Jako mały chłopiec, razem ze starszą siostrą obserwował, jak ich matka wraz z innymi mieszkańcami, w ramach robót przymusowych pracowała przy naprawie bruku na ulicy Wawrzyniaka.
Kiedyś, idąc do babci urwał wystający zza płotu owoc agrestu, czym naraził się Niemce mieszkającej na posesji. Skończyło się dziką awanturą i groźbami.
Kiedy Rosjanie weszli do miasta szabrowali domy i mieszkania pozostawione przez uciekających Niemców. Ich kobiety zakładały koszule nocne myśląc, że to suknie balowe.
Ola urodzona w 1941 r.
Zapamiętała pożar kościoła, który wraz z młodszym bratem, z przerażeniem obserwowała z domu rodzinnego za kanałem. Na długo pozostał w jej pamięci ogień i zapach spalonej odzieży i skarpet. Kościół Niemcy zamienili na magazyn ubrań.
W czasie wojny zachorowała na gruźlicę, jechała z matką na badania do szpitala. W wagonie była wybita szyba. Zapamiętała żołnierza, który zdjął płaszcz i zasłonił okno, chroniąc dziecko przed zimnem.

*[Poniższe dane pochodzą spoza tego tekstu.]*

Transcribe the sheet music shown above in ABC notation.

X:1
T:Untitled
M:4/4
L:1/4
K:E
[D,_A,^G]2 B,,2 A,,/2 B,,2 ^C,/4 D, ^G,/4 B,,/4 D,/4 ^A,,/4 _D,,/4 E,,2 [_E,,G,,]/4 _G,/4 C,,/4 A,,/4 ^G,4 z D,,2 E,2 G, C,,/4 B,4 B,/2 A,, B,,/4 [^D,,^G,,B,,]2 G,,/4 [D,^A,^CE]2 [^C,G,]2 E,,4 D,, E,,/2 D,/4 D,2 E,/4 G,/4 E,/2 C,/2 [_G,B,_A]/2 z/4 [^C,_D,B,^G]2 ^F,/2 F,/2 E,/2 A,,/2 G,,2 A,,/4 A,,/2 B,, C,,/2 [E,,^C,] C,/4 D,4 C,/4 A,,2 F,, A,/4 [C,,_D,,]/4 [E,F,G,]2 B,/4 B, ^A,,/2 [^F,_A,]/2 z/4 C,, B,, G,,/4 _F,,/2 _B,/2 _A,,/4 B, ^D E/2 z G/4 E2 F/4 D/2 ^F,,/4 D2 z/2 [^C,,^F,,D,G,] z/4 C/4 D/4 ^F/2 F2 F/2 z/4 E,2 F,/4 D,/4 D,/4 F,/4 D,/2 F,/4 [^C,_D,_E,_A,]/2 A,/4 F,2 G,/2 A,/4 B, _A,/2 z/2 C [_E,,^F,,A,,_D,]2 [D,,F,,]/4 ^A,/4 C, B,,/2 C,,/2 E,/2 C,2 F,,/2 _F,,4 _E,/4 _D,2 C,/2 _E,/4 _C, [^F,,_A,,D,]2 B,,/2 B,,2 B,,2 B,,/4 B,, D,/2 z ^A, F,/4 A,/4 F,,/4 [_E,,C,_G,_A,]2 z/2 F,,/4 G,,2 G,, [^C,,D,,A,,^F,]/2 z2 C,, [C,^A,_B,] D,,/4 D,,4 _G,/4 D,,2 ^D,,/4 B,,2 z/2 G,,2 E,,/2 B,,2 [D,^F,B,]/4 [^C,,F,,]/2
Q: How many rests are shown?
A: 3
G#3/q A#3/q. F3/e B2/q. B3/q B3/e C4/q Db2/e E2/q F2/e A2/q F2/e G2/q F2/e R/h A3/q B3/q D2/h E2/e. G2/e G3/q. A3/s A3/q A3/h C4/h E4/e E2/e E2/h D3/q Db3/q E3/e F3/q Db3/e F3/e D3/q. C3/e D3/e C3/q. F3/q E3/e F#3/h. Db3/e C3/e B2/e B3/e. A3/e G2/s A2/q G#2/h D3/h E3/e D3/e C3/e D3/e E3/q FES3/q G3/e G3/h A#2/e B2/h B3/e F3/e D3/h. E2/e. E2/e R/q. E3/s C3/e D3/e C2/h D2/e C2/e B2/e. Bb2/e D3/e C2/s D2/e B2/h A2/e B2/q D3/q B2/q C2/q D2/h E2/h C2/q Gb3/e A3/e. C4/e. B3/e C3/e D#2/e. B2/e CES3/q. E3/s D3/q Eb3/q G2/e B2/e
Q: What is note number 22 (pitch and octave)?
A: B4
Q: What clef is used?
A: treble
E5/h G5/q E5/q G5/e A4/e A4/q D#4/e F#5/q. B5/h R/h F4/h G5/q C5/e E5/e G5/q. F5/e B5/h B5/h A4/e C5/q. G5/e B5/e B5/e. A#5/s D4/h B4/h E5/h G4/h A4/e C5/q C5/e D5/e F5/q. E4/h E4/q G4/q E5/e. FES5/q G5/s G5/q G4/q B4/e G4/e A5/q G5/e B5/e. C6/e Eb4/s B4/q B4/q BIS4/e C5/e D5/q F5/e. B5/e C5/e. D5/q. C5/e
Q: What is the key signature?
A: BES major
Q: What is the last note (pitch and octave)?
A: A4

Dzisiaj 80. rocznica zakończenia tej strasznej wojny. Świat jest jednak nadal wielkim wulkanem nienawiści i okrucieństwa. Czy kiedyś człowiek będzie w stanie stłumić w sobie to zło?
Wanda Bech


Dziękujemy za interesujący artykuł i poświęcenie pani Wandy w zbieraniu wspomnień.
Moja sąsiadka pracowała jako pokojówka u Greisera ale już nie żyje- może rodzina ma jakieś notatki.
Ciekawe gdzie znaleźlibyśmy schronienie jakby znowu wojna wybuchła?- nie każdy ma piwnicę a schronów w okolicy też nie ma.